Bank of Canada: surprise consensus with hike plus hawkish guidance.
Especially in terms of the forward rate expectations, the Bank of Canada delivered a surprise yesterday in its decision to hike 25 basis points and deliver a hawkish statement on further hikes to come. It was the first BoC rate hike since January. Governor Macklem had made the point recently that his concern level is rising on the bank’s ability to take inflation back to the 2% target, with the last percentage point below 3% the hard part of the journey. The statement noted stickier than expected core inflation and a rise in housing prices and “other interest rate sensitive goods”.
Particularly in relative terms to the Fed, the forward policy curve expectations for the Bank of Canada now after this meeting look about as hawkish as possible through the end of this year. We even got a small extension today on release of the US weekly jobless claims (261k and a new cycle high if it holds post-revisions). The Fed is priced for a likely further 25 basis points of hiking in June or July followed by a removal of that hike and a bit more by the end of the year, while the Bank of Canada is priced to hike another 30+ basis points through December. The two-year US-CA yield spread has fallen to the lowest since a year ago to about -35 basis points, with the year-forward Canadian STIR future suggests a policy rate some 20 basis points lower than the current one, while the year-forward US SOFR future is priced for more than 100 basis point slower Fed rates. Hard to see a significant extension wider in this spread. If the US is in recession and the Fed is cutting, the BoC won’t be far behind.

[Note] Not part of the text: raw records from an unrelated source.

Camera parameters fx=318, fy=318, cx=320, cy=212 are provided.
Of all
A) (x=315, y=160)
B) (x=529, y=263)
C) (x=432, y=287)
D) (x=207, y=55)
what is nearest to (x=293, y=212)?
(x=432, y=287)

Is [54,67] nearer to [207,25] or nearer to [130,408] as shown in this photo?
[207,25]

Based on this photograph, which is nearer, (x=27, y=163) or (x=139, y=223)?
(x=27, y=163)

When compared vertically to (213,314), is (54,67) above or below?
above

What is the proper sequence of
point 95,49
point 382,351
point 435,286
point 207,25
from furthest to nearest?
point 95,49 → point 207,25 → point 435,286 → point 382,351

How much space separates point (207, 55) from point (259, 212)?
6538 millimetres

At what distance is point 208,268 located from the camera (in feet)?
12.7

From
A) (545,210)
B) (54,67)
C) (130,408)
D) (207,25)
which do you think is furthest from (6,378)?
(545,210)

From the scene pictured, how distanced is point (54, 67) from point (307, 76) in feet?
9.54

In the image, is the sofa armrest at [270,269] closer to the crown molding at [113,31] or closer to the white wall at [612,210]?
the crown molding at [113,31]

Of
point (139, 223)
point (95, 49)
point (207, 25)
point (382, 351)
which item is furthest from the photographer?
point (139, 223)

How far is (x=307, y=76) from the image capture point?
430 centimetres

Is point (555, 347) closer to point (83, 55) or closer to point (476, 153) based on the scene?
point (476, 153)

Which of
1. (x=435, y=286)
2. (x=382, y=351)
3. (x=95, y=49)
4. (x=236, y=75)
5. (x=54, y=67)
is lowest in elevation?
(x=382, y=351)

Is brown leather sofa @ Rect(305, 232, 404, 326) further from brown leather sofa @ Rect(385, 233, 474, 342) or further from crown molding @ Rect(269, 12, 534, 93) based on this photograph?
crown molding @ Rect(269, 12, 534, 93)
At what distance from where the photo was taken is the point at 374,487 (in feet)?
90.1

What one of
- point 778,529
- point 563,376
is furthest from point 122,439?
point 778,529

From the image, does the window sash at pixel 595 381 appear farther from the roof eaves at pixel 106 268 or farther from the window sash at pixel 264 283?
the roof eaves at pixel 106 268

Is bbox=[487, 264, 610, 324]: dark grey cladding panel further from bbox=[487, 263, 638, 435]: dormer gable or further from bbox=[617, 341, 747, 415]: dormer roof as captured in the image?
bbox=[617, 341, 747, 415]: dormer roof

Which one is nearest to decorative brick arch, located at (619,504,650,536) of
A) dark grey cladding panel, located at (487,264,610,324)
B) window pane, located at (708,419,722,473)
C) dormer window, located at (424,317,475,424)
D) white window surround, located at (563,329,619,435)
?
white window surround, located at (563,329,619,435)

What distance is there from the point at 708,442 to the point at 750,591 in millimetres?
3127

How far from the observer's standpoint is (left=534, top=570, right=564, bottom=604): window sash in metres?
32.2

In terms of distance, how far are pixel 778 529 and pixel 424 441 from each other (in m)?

USDCAD fell further yesterday, but the drop was modest relative to the strong 20 basis point surge in Canadian two-year rates on the back of the decision to hike yesterday and guidance for more policy tightening to come. Given our base case that it will prove difficult for the forward expectations curve for the BoC to continue pricing in more relative tightening than the Fed from here, it may prove difficult for USDCAD to work down through the next layers of support, which start at the pivot lows in recent months near 1.3300 and extend to the low of the year around 1.3261 and then the lows of late last year at 1.3222.